**About this task**:
According to the passage on supply routes into Afghanistan, what share of supplies for US and Nato troops is now shipped via the NDN?

BEGIN Study text

The NDN is an alternative to the main supply route via Pakistan which is under constant Taliban attack. According to the US Transportation Command, 40% of supplies for US and Nato troops are now shipped via the NDN.
"NDN is designed to make sure that we are able to fully support our troops, fully support our development efforts in Afghanistan, so that we don't have just one route that we have to rely on," said Mr Gross.
The US has a long-term aim of boosting trade between Afghanistan and its Central Asian neighbours. For this purpose in 2007 it built a major bridge linking Afghanistan with Tajikistan.
Although most of the NDN cargo enters Afghanistan via Uzbekistan, the Nizhny Pyanj bridge also serves as an important connection point.
Trucks that carry US and Nato supplies are unmarked for obvious reasons. They may come under attack within Afghan territory, but while no attacks on NDN shipments have so far been recorded, there is concern that this may change in the future.
Tajikistan already has major security challenges, with reports of armed drug gangs making incursions into Tajik territory.
In September the government claimed to have killed 20 Taliban fighters trying to cross the border. An upsurge in violence in northern Afghanistan is also a concern.
"There are many Taliban fighters who have been pushed into northern Afghanistan, that's why there is a real threat," said Khushnud Rahmatulayev, a spokesman for the Tajik Border Services.
"But Tajikistan is ready to repulse them."
Domestic threat
In addition to reported incursions, however, there has also been a decline in the internal security situation.
More than 60 soldiers and special forces personnel have been killed in incidents this autumn.
A troop carrier was ambushed by armed fighters in the country's east and a helicopter came down in suspicious circumstances.
Tajikistan was also shaken by its first suicide bombing in September against a police station in the northern town of Khujand. Two officers were killed.
The government blames religious extremists for the violence and recently launched a campaign to bring back young Tajik men studying at religious schools abroad.
President Emomali Rahmon has publicly claimed that many scholars are returning home as terrorists.
"The recent events here indicate an internal crisis of power. All of the state structures are weak. Everything that has been done up to now, what they call state-building, has failed, " says Dushanbe-based political analyst Saimutdin Dustov
US and Nato leaders do not want Tajikistan to import Afghanistan's problems.
But the security of this little country also depends on internal stability. Failure in Tajikistan will have consequences for the wider Central Asia region.

END Study text
BEGIN Dataset extract

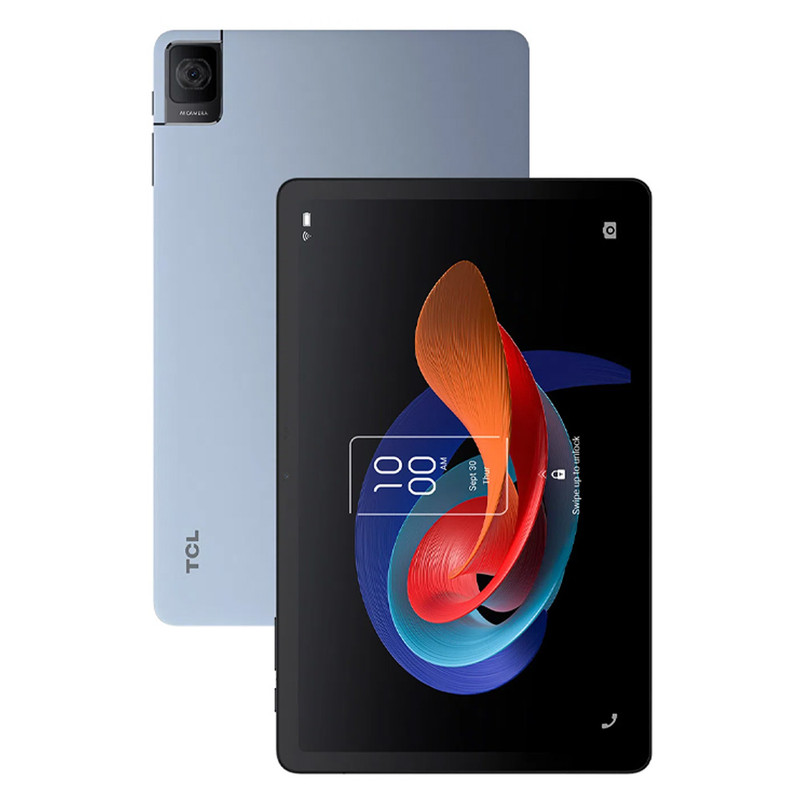 تبلت 10.36 اینچ تی سی ال مدل TAB 10 Gen 2 ظرفیت 64 گیگابایت و رم 4 گیگابایت — تصویر ۳
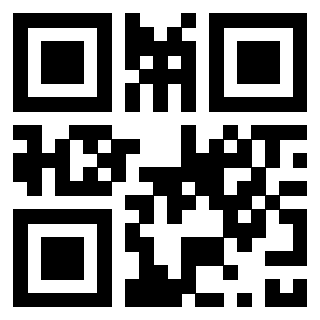 3308947738 - Immagine del QrCode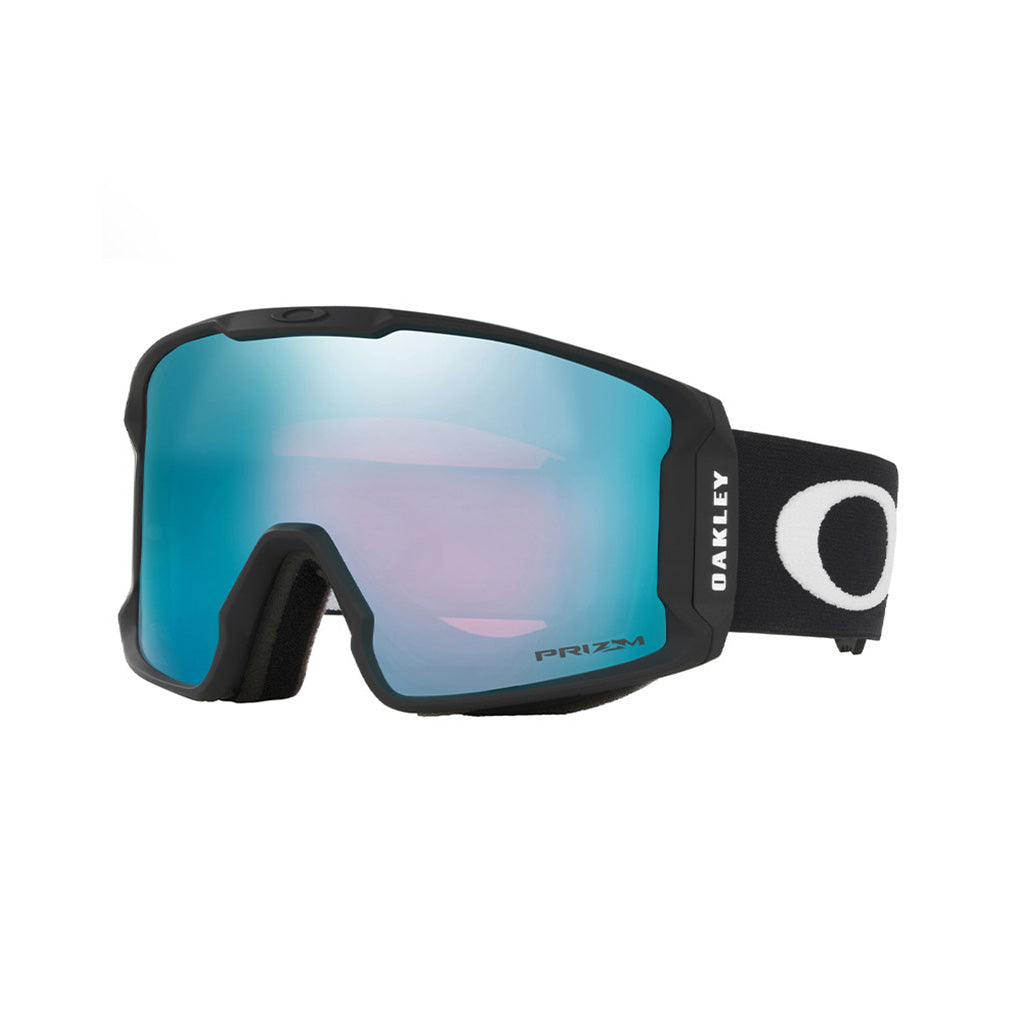 Line Miner L - Skibrille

END Dataset extract

**Response to the task**:
40%